= United States military award devices =

Additions to US military medals and ribbons

The United States Armed Forces authorize certain medal and ribbon devices that may be worn if authorized on a defined set of United States military decorations and awards. The devices vary between 3/16 inch to 13/32 inch in size and are usually attached to suspension and service ribbons of medals and to unit award ribbons. The devices are usually made of brass or metal alloys that appear gold, silver, or bronze in color with either a dull or polished look. The devices may denote additional awards of the same decoration or award, an award for valor or meritorious combat service, participation in a particular campaign, periods of honorable service, specific events, and other special meanings. These are sometimes referred to as award devices, but are most commonly referred to in service regulations and Department of Defense instructions simply as "devices" for awards and decorations.
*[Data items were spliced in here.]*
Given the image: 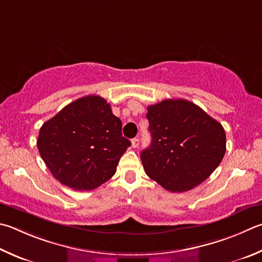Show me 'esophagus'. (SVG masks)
<instances>
[{
	"label": "esophagus",
	"instance_id": "1",
	"mask_svg": "<svg viewBox=\"0 0 262 262\" xmlns=\"http://www.w3.org/2000/svg\"><path fill=\"white\" fill-rule=\"evenodd\" d=\"M139 145H140V140L139 139H136V137H135V139L132 140V146L133 147H137Z\"/></svg>",
	"mask_w": 262,
	"mask_h": 262
}]
</instances>
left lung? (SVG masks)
<instances>
[{
	"label": "left lung",
	"instance_id": "1",
	"mask_svg": "<svg viewBox=\"0 0 262 262\" xmlns=\"http://www.w3.org/2000/svg\"><path fill=\"white\" fill-rule=\"evenodd\" d=\"M151 144L142 151L146 175L172 192L204 182L226 154L222 125L187 99H165L147 106Z\"/></svg>",
	"mask_w": 262,
	"mask_h": 262
}]
</instances>
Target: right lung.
<instances>
[{"label": "right lung", "instance_id": "add662e5", "mask_svg": "<svg viewBox=\"0 0 262 262\" xmlns=\"http://www.w3.org/2000/svg\"><path fill=\"white\" fill-rule=\"evenodd\" d=\"M105 99H77L40 128L37 149L56 180L75 190H93L115 175L130 141Z\"/></svg>", "mask_w": 262, "mask_h": 262}]
</instances>
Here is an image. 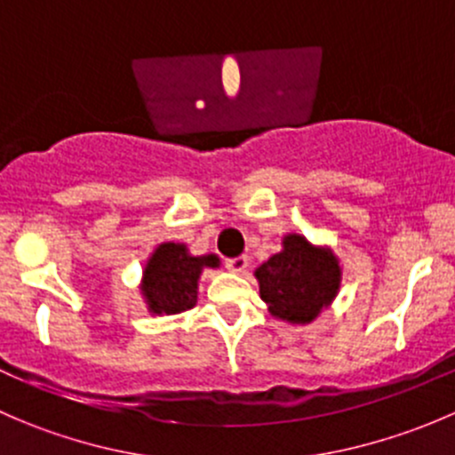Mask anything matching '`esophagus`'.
Masks as SVG:
<instances>
[{
	"mask_svg": "<svg viewBox=\"0 0 455 455\" xmlns=\"http://www.w3.org/2000/svg\"><path fill=\"white\" fill-rule=\"evenodd\" d=\"M227 268L231 270V273L235 275H242L246 268H249V257H233V259H227Z\"/></svg>",
	"mask_w": 455,
	"mask_h": 455,
	"instance_id": "1",
	"label": "esophagus"
}]
</instances>
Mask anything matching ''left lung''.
I'll use <instances>...</instances> for the list:
<instances>
[{
    "label": "left lung",
    "instance_id": "8db88e82",
    "mask_svg": "<svg viewBox=\"0 0 455 455\" xmlns=\"http://www.w3.org/2000/svg\"><path fill=\"white\" fill-rule=\"evenodd\" d=\"M255 279L270 316L306 325L337 299L343 266L330 246L313 244L301 233H286L282 251L255 268Z\"/></svg>",
    "mask_w": 455,
    "mask_h": 455
}]
</instances>
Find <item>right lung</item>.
<instances>
[{"label": "right lung", "mask_w": 455, "mask_h": 455, "mask_svg": "<svg viewBox=\"0 0 455 455\" xmlns=\"http://www.w3.org/2000/svg\"><path fill=\"white\" fill-rule=\"evenodd\" d=\"M215 253L191 255L185 242H163L142 266L139 291L151 315H178L198 304L200 277L206 268H220Z\"/></svg>", "instance_id": "obj_1"}]
</instances>
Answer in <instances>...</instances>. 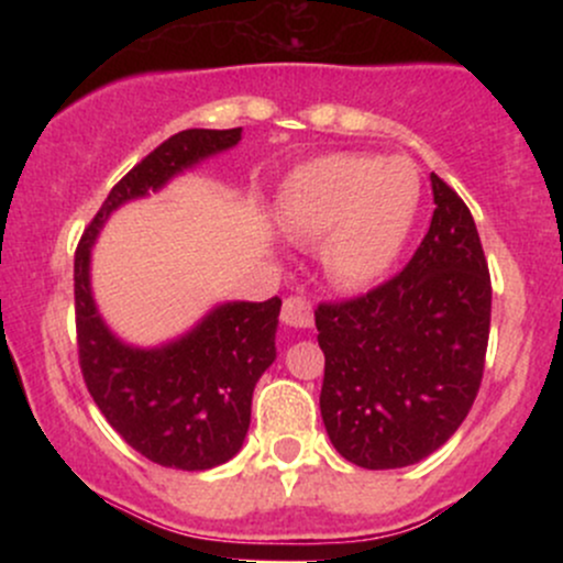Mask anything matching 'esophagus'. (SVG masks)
Instances as JSON below:
<instances>
[{
    "mask_svg": "<svg viewBox=\"0 0 563 563\" xmlns=\"http://www.w3.org/2000/svg\"><path fill=\"white\" fill-rule=\"evenodd\" d=\"M283 322L290 328H312L314 314H312V303L301 296H290V299L283 301Z\"/></svg>",
    "mask_w": 563,
    "mask_h": 563,
    "instance_id": "esophagus-1",
    "label": "esophagus"
}]
</instances>
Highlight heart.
Returning <instances> with one entry per match:
<instances>
[{
    "label": "heart",
    "instance_id": "obj_1",
    "mask_svg": "<svg viewBox=\"0 0 563 563\" xmlns=\"http://www.w3.org/2000/svg\"><path fill=\"white\" fill-rule=\"evenodd\" d=\"M418 209V183L405 166L357 153L309 161L277 200L283 230L299 243L322 241L325 273L344 288L384 277L402 254Z\"/></svg>",
    "mask_w": 563,
    "mask_h": 563
}]
</instances>
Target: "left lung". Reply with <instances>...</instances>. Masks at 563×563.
Returning <instances> with one entry per match:
<instances>
[{"label": "left lung", "instance_id": "left-lung-1", "mask_svg": "<svg viewBox=\"0 0 563 563\" xmlns=\"http://www.w3.org/2000/svg\"><path fill=\"white\" fill-rule=\"evenodd\" d=\"M431 192L434 217L402 273L314 312L322 423L360 468L423 461L466 421L482 384L493 288L479 232L437 174Z\"/></svg>", "mask_w": 563, "mask_h": 563}]
</instances>
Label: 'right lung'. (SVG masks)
<instances>
[{
    "instance_id": "add662e5",
    "label": "right lung",
    "mask_w": 563,
    "mask_h": 563,
    "mask_svg": "<svg viewBox=\"0 0 563 563\" xmlns=\"http://www.w3.org/2000/svg\"><path fill=\"white\" fill-rule=\"evenodd\" d=\"M241 134V126L174 134L113 187L76 249V333L87 389L124 442L166 468H214L243 448L254 386L277 357L283 301H222L177 339L126 344L97 309L92 249L113 211L235 147Z\"/></svg>"
}]
</instances>
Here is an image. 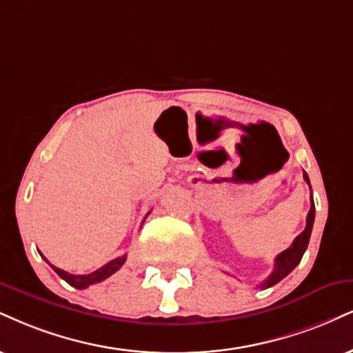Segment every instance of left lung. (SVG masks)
Listing matches in <instances>:
<instances>
[{
  "instance_id": "obj_1",
  "label": "left lung",
  "mask_w": 353,
  "mask_h": 353,
  "mask_svg": "<svg viewBox=\"0 0 353 353\" xmlns=\"http://www.w3.org/2000/svg\"><path fill=\"white\" fill-rule=\"evenodd\" d=\"M304 180L306 183L310 185V176L304 173ZM314 214H316V208H314V201H312V194H311V210L307 212L306 217V228L299 236L294 239V242L286 249L285 252H281L280 255L275 259V268H273L272 275H270L267 280H263V283H260V288H270V286L276 285L278 281H281L286 275H290L296 265L301 262L304 252L307 249V243H310V237H311V230H312V224H314Z\"/></svg>"
}]
</instances>
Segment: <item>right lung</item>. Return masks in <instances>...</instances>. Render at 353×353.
Segmentation results:
<instances>
[{
  "mask_svg": "<svg viewBox=\"0 0 353 353\" xmlns=\"http://www.w3.org/2000/svg\"><path fill=\"white\" fill-rule=\"evenodd\" d=\"M42 259L46 260L47 263H49V260H47L43 255H42ZM124 262H125V255L117 256V259L111 260V262H108L106 265H103L101 268L94 270L93 273H88V275H72V273L65 272V270H60V268L54 267V265H52V263H49V265H50L52 268H54V272L57 273V275H59L60 278H63V280L67 281L68 285H72L73 288L85 290V288H88L90 285H94V283H101L103 280H106V278H110L112 273H116L117 270L123 267Z\"/></svg>",
  "mask_w": 353,
  "mask_h": 353,
  "instance_id": "add662e5",
  "label": "right lung"
}]
</instances>
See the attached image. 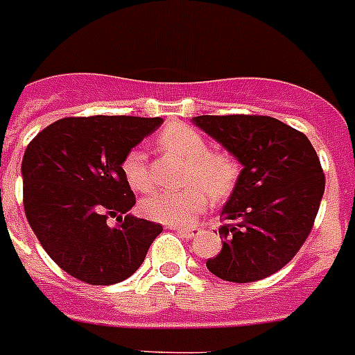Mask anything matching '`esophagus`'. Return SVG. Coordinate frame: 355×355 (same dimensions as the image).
Returning a JSON list of instances; mask_svg holds the SVG:
<instances>
[{"instance_id":"34e87169","label":"esophagus","mask_w":355,"mask_h":355,"mask_svg":"<svg viewBox=\"0 0 355 355\" xmlns=\"http://www.w3.org/2000/svg\"><path fill=\"white\" fill-rule=\"evenodd\" d=\"M171 228L177 234H180L182 237H186V239H193V237L197 236V230H193V228H182V227H171Z\"/></svg>"}]
</instances>
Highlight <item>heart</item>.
Returning a JSON list of instances; mask_svg holds the SVG:
<instances>
[{"label":"heart","instance_id":"obj_1","mask_svg":"<svg viewBox=\"0 0 355 355\" xmlns=\"http://www.w3.org/2000/svg\"><path fill=\"white\" fill-rule=\"evenodd\" d=\"M158 145L166 153H171L186 162L188 167L184 171L182 182L189 186L177 191H155L145 197L141 210L149 219L173 227L189 225L210 202L206 191L216 200H221L236 186L239 177L236 158L228 155L227 150H208L210 145L199 130L173 123L160 132ZM121 169L130 188L138 191L149 189L150 173L144 150H128L123 158Z\"/></svg>","mask_w":355,"mask_h":355}]
</instances>
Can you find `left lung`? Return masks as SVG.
Wrapping results in <instances>:
<instances>
[{
    "instance_id": "left-lung-1",
    "label": "left lung",
    "mask_w": 355,
    "mask_h": 355,
    "mask_svg": "<svg viewBox=\"0 0 355 355\" xmlns=\"http://www.w3.org/2000/svg\"><path fill=\"white\" fill-rule=\"evenodd\" d=\"M195 127L241 164L221 217V252L206 261L227 282L275 275L300 250L324 195V173L302 132L267 116H197Z\"/></svg>"
}]
</instances>
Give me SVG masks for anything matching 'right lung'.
Returning a JSON list of instances; mask_svg holds the SVG:
<instances>
[{"instance_id": "1", "label": "right lung", "mask_w": 355, "mask_h": 355, "mask_svg": "<svg viewBox=\"0 0 355 355\" xmlns=\"http://www.w3.org/2000/svg\"><path fill=\"white\" fill-rule=\"evenodd\" d=\"M162 118L92 116L51 123L21 160L27 221L49 258L77 280L110 286L144 263L162 225L138 219L121 164ZM116 216V227L106 223Z\"/></svg>"}]
</instances>
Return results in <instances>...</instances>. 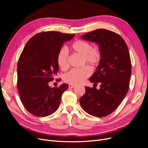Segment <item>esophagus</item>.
<instances>
[{"label": "esophagus", "instance_id": "obj_1", "mask_svg": "<svg viewBox=\"0 0 148 148\" xmlns=\"http://www.w3.org/2000/svg\"><path fill=\"white\" fill-rule=\"evenodd\" d=\"M69 86L70 88H74L75 87H76V85L75 84H69Z\"/></svg>", "mask_w": 148, "mask_h": 148}]
</instances>
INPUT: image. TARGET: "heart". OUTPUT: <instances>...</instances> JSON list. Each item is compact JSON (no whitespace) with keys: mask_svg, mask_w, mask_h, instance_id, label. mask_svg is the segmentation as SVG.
Listing matches in <instances>:
<instances>
[{"mask_svg":"<svg viewBox=\"0 0 148 148\" xmlns=\"http://www.w3.org/2000/svg\"><path fill=\"white\" fill-rule=\"evenodd\" d=\"M71 51L75 53L82 56V63L88 64L92 68L99 64L102 58L100 49L97 47H91L90 44L83 40H77L71 44ZM57 64L62 70H66L69 67L68 53L66 49L62 48L57 54ZM91 69L88 65L79 69H73L66 73L64 77L65 82L71 84H78L90 76Z\"/></svg>","mask_w":148,"mask_h":148,"instance_id":"b5f03b06","label":"heart"}]
</instances>
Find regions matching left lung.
Segmentation results:
<instances>
[{
	"mask_svg": "<svg viewBox=\"0 0 148 148\" xmlns=\"http://www.w3.org/2000/svg\"><path fill=\"white\" fill-rule=\"evenodd\" d=\"M83 39L99 45L102 58L89 81L100 89L85 87L79 99L83 109L89 115L103 117L117 108L128 92L132 74L130 56L123 39L113 31L98 29L84 34Z\"/></svg>",
	"mask_w": 148,
	"mask_h": 148,
	"instance_id": "1",
	"label": "left lung"
}]
</instances>
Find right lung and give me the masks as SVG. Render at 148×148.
Returning <instances> with one entry per match:
<instances>
[{"mask_svg":"<svg viewBox=\"0 0 148 148\" xmlns=\"http://www.w3.org/2000/svg\"><path fill=\"white\" fill-rule=\"evenodd\" d=\"M75 34L47 31L35 34L22 51L17 65V86L20 99L25 109L37 117H46L57 110L62 94L69 85L62 84L51 88L59 70L57 54L64 42Z\"/></svg>","mask_w":148,"mask_h":148,"instance_id":"1","label":"right lung"}]
</instances>
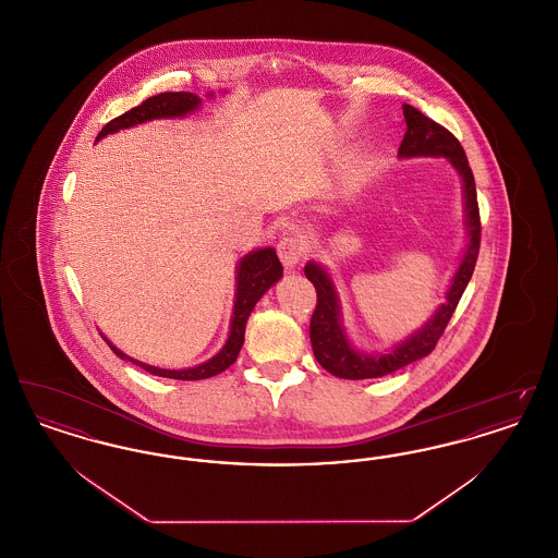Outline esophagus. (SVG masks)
<instances>
[{"label": "esophagus", "mask_w": 558, "mask_h": 558, "mask_svg": "<svg viewBox=\"0 0 558 558\" xmlns=\"http://www.w3.org/2000/svg\"><path fill=\"white\" fill-rule=\"evenodd\" d=\"M278 255L284 266L294 267L296 264H301V259L305 255V244L299 236L287 234L278 240Z\"/></svg>", "instance_id": "1"}]
</instances>
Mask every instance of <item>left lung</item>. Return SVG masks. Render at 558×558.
Listing matches in <instances>:
<instances>
[{
  "instance_id": "1",
  "label": "left lung",
  "mask_w": 558,
  "mask_h": 558,
  "mask_svg": "<svg viewBox=\"0 0 558 558\" xmlns=\"http://www.w3.org/2000/svg\"><path fill=\"white\" fill-rule=\"evenodd\" d=\"M403 117H405L408 130L401 140L399 155L401 157H418V155L446 157L462 175L471 242H469L462 264L453 276V282L448 292V303H444L437 310V314L418 335H414L403 345H399L398 349H393L391 353H385V355H362L351 349V345L347 343L343 330H341V324H339L337 294H335L328 274L316 264L305 266V276L318 292V303H316V310H314L312 322H310V339L314 347V355L324 371H328L339 378H349V380L378 378V376L391 374V372L399 371V368L428 355L437 345V341L441 339V335L451 319V314L456 312L458 301L466 289L475 264H477L478 244H481L477 187H475V178H473L469 159L464 155V148L460 146V142L453 133L448 132L444 125L435 123L433 119L425 117L421 110H416L410 105H403Z\"/></svg>"
}]
</instances>
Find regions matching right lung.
<instances>
[{"mask_svg":"<svg viewBox=\"0 0 558 558\" xmlns=\"http://www.w3.org/2000/svg\"><path fill=\"white\" fill-rule=\"evenodd\" d=\"M201 105V98L190 94V92H162L148 100H144L142 105L133 107L132 110L123 112L121 117L108 121L102 128V132L98 133L96 140L105 137L107 133L119 132L125 128H132L137 123L150 121V119H160V117H182L190 110ZM282 276V264L276 255L274 248H262L255 251L251 255H246L239 267V289H236V305H234V316H232V330H230V339L223 345V349L201 366L190 368V371H162L155 368L142 362H135L132 357H128L125 353H121L117 347L110 345V349L123 357L130 360L133 364H137L140 368H144L150 374L165 376V378H175V380H203V378H211L215 374L230 368L236 357H239L240 347L244 343V328H246V319L251 316L255 303L262 299V294Z\"/></svg>","mask_w":558,"mask_h":558,"instance_id":"obj_1","label":"right lung"}]
</instances>
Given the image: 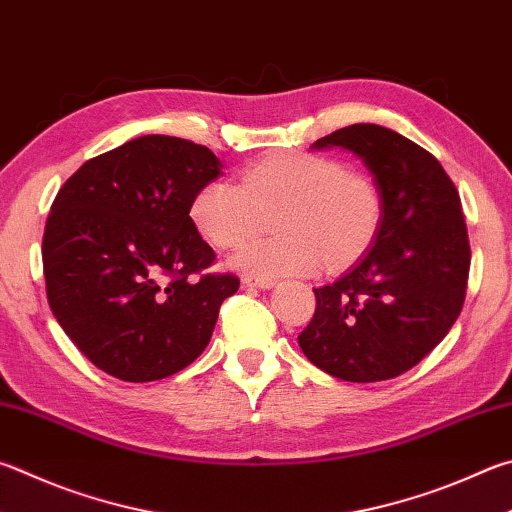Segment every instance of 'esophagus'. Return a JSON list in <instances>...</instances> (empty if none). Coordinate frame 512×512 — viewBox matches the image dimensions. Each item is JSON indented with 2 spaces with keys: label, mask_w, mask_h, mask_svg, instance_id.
Returning <instances> with one entry per match:
<instances>
[{
  "label": "esophagus",
  "mask_w": 512,
  "mask_h": 512,
  "mask_svg": "<svg viewBox=\"0 0 512 512\" xmlns=\"http://www.w3.org/2000/svg\"><path fill=\"white\" fill-rule=\"evenodd\" d=\"M241 286H244V288H262V291H266V288L275 286V280H264V277L244 275V277H241Z\"/></svg>",
  "instance_id": "obj_1"
}]
</instances>
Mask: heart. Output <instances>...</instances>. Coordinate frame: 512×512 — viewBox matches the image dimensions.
<instances>
[{"mask_svg": "<svg viewBox=\"0 0 512 512\" xmlns=\"http://www.w3.org/2000/svg\"><path fill=\"white\" fill-rule=\"evenodd\" d=\"M194 226L217 248H232L273 219L277 237L253 239L230 257V268L275 280L356 259L376 237L383 197L365 174L336 159L306 152L268 156L241 172V181L217 179L192 201Z\"/></svg>", "mask_w": 512, "mask_h": 512, "instance_id": "heart-1", "label": "heart"}]
</instances>
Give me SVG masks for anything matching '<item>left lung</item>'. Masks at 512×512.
<instances>
[{"mask_svg": "<svg viewBox=\"0 0 512 512\" xmlns=\"http://www.w3.org/2000/svg\"><path fill=\"white\" fill-rule=\"evenodd\" d=\"M311 147L358 156L383 197V219L349 271L313 288V320L297 342L315 367L349 383L396 378L448 336L466 300L459 192L430 152L394 129L358 123Z\"/></svg>", "mask_w": 512, "mask_h": 512, "instance_id": "8db88e82", "label": "left lung"}]
</instances>
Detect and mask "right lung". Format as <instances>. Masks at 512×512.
I'll return each instance as SVG.
<instances>
[{
  "label": "right lung",
  "mask_w": 512,
  "mask_h": 512,
  "mask_svg": "<svg viewBox=\"0 0 512 512\" xmlns=\"http://www.w3.org/2000/svg\"><path fill=\"white\" fill-rule=\"evenodd\" d=\"M208 147L150 134L87 161L46 219L49 306L69 340L109 376L150 383L208 347L235 275H192L215 262L190 217L221 176Z\"/></svg>",
  "instance_id": "right-lung-1"
}]
</instances>
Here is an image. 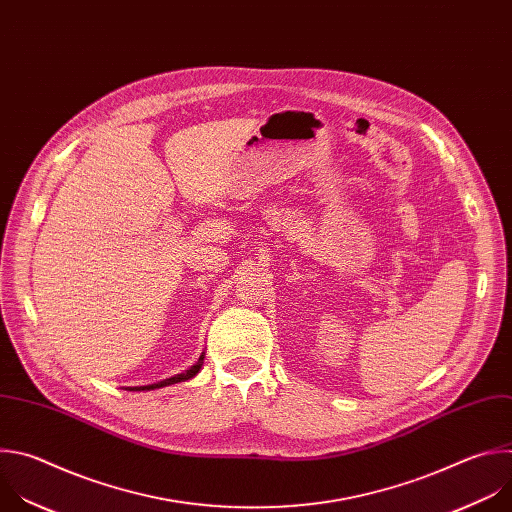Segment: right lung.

On January 7, 2016, the Secretary of Defense approved two new devices for medals and ribbons: a "C" Device which will be affixed to multi-purpose performance awards in recognition of meritorious service under combat conditions and, an "R" Device which will be affixed to non-combat performance awards to specifically recognize remote but direct impact on combat operations. The "R" device is to be a bronze letter "R", 1/4 inch in size. Both of the devices will be worn if authorized for wear, on specific decorations. The services have a year to implement these changes.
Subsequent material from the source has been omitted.